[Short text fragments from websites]

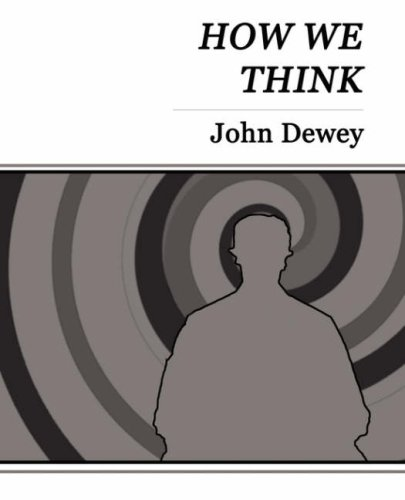 Large book cover: How We Think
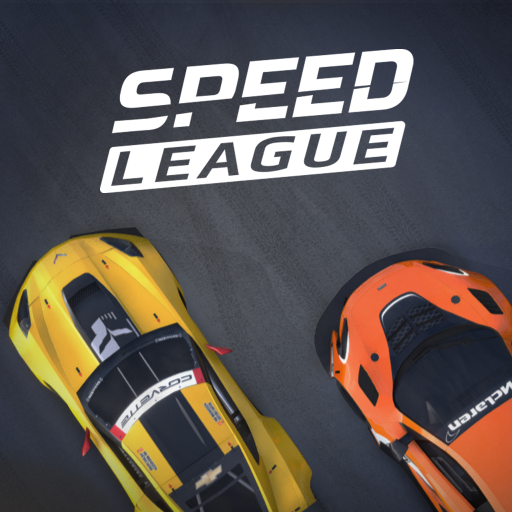 Speed League Symbol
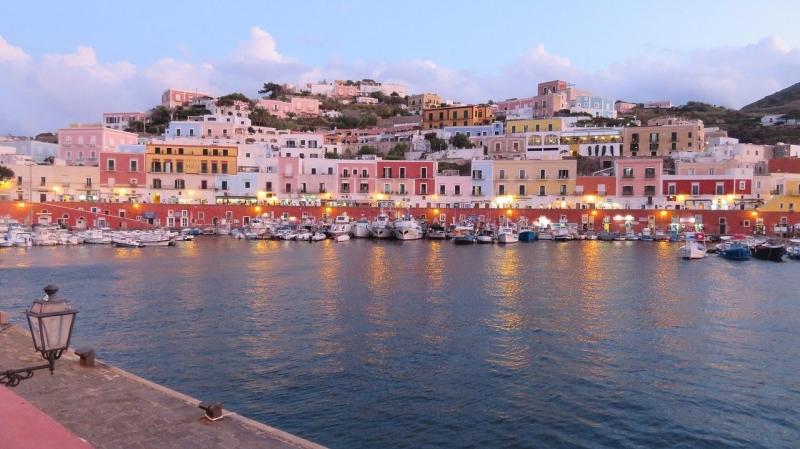 La Riviera di Ulisse e l'Isola di Ponza Aprile 2020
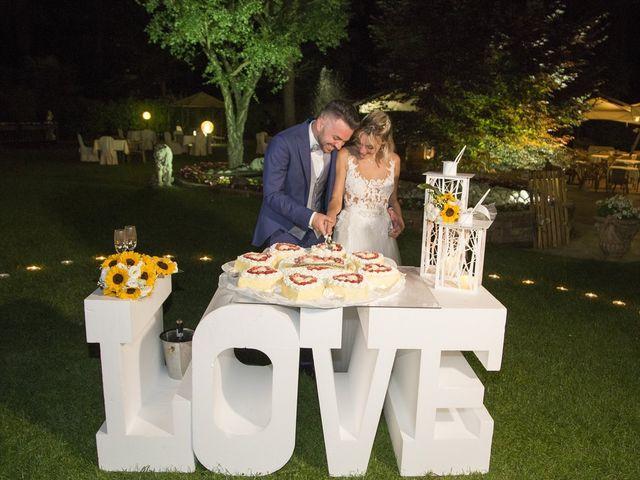 Il matrimonio di Simone e Maria a Rescaldina, Milano 39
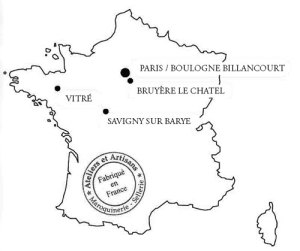 carte-france-codepostal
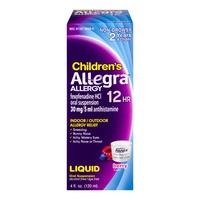 Children's Allegra Allergy 12HR Liquid Berry Flavor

The problem: Find the line that contains "carte-france-codepostal". Reproduce it and every later line of the records exactly, minus the pictures.

Problem solution:
 carte-france-codepostal
 Children's Allegra Allergy 12HR Liquid Berry Flavor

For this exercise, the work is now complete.